Fund managers investing in Hargreaves Lansdown are torn on whether to add to positions as the company readies the next phase of its Retail Distribution Review (RDR)-friendly business model.
While Hargreaves shares have risen 63% over the past 12 months, Newton’s Richard Wilmot (pictured) expects volume growth to provide another leg-up for the company, as it moves to change its charging structure.
Wilmot introduced Hargreaves to his £2.2bn Newton Higher Income fund this year.
“Assets under management at Hargreaves are relatively low for the size of the market opportunity. They have got the potential to grow even in a falling market,” he said.
“AUM at Hargreaves is relatively low for the size of the market opportunity. It has the potential to grow even in a falling market” Newton’s Richard Wilmot
But with the group about to introduce a new fee structure as the industry moves away from the old commission model, others are more circumspect.
Nick Train, manager of the £708m CF Lindsell Train UK Equity fund, holds 6.4% of his portfolio in Hargreaves.
He described himself as a “happy holder” of the stock but said he has not been actively adding to his position in recent months.

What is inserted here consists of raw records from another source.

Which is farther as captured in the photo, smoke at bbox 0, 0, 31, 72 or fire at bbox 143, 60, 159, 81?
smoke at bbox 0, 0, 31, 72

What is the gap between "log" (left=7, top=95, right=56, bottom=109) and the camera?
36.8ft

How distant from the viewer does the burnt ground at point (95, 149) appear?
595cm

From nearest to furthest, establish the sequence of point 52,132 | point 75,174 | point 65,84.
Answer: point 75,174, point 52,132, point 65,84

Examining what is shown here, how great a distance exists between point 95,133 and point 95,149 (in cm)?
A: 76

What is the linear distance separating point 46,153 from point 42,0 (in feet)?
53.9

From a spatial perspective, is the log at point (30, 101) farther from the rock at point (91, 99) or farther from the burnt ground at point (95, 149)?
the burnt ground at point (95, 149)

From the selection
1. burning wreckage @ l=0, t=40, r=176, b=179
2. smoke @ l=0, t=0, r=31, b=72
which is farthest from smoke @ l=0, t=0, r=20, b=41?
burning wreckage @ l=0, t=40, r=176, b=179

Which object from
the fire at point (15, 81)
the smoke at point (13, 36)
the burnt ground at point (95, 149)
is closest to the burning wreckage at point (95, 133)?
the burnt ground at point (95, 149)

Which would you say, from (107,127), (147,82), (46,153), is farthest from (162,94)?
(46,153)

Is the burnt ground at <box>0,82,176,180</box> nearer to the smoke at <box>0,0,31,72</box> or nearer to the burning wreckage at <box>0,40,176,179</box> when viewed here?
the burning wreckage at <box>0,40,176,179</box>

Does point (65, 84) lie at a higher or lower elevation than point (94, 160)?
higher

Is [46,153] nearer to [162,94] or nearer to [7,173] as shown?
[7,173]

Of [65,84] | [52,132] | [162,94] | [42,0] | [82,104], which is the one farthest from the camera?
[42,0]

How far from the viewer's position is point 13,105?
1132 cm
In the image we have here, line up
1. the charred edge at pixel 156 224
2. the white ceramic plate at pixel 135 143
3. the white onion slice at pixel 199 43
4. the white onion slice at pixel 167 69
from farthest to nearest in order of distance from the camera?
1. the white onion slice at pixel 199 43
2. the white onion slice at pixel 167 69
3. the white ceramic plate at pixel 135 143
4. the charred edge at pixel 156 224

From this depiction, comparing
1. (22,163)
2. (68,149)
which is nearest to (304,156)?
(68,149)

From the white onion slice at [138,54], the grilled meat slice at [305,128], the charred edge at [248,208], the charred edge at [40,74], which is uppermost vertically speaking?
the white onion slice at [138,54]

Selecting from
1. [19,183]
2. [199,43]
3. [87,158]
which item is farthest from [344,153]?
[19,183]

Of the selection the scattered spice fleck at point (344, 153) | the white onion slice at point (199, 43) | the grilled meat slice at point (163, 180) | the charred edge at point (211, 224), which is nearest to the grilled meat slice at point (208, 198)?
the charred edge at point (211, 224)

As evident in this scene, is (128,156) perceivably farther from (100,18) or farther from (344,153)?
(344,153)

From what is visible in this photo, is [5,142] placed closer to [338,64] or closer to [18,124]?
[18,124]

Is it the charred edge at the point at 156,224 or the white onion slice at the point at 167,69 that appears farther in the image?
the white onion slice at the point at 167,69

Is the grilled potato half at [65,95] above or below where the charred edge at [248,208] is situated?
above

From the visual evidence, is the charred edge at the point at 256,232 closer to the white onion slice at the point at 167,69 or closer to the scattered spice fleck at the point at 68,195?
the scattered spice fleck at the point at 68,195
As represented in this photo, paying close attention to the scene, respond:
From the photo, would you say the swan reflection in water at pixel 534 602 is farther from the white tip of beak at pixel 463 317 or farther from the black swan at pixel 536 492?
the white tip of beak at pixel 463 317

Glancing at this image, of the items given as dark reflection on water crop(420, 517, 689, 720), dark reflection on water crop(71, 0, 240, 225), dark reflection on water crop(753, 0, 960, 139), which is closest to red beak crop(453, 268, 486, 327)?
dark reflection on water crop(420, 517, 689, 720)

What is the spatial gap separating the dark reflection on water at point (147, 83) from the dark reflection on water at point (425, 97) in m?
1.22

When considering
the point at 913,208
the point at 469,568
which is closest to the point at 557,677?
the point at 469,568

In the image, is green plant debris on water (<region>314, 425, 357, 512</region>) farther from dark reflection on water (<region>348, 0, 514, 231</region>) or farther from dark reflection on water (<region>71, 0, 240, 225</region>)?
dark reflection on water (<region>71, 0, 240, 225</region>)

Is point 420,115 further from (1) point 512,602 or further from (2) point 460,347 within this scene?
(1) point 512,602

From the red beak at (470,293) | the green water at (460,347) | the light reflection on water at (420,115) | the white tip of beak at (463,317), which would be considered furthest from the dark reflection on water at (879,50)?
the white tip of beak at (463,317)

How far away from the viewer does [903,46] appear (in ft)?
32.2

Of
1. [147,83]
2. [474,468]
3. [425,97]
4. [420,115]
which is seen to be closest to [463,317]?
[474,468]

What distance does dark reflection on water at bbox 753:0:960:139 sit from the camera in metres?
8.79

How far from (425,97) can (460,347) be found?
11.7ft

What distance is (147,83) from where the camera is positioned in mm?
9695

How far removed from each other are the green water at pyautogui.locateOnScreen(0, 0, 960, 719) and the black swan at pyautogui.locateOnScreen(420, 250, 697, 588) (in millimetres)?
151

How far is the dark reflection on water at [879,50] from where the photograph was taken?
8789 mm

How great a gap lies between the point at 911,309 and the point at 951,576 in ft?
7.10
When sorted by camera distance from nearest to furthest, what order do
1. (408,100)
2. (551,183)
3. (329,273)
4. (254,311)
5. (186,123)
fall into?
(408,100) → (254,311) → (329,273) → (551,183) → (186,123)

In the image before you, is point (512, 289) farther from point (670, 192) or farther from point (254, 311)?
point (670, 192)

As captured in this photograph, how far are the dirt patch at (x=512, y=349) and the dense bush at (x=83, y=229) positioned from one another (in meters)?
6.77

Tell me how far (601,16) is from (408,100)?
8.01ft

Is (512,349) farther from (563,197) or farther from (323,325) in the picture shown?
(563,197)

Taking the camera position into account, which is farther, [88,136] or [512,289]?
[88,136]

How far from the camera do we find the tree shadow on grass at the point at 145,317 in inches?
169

Similarly, Liontrust’s Anthony Cross and Julian Fosh have allowed their position in the stock to dilute over time.
Cross said uncertainty prompted by the change in regulations means the pair are holding less of the company than they would otherwise want.
They sold part of their £250m UK Growth fund’s stake in Hargreaves earlier this year, and the stock now accounts for 0.5% of their £1.1bn Special Situations portfolio and 1.1% of UK Growth.
“It is not a big holding any more, which is a pity because it is due to the regulatory risk rather than a dislike of the company,” said Cross.“The worry is not that Hargreaves loses market share, but whether it can, in effect, switch one form of revenue stream for another.”
Train remains confident the wealth manager will not be forced into major concessions on price.
“We have no idea how things are going to work out in miniscule detail, but when a company is offering something its customers clearly value so much, there will likely be a charging structure that satisfies all parties,” he said.
Securing the right model will be crucial to Hargreaves’ future revenue stream, which could have an impact on dividends as well as growth.
Hargreaves already has a relatively high dividend payout ratio at around 60% of earnings, but Wilmot argued cashflows justify holding the stock for income.
“We are generally more comfortable with lower payout ratios [in the financials space], but Hargreaves is a very asset-light model,” he said.
“In terms of dividend growth, the lever is not a change in the ratio, it is the operational cashflow in the business.”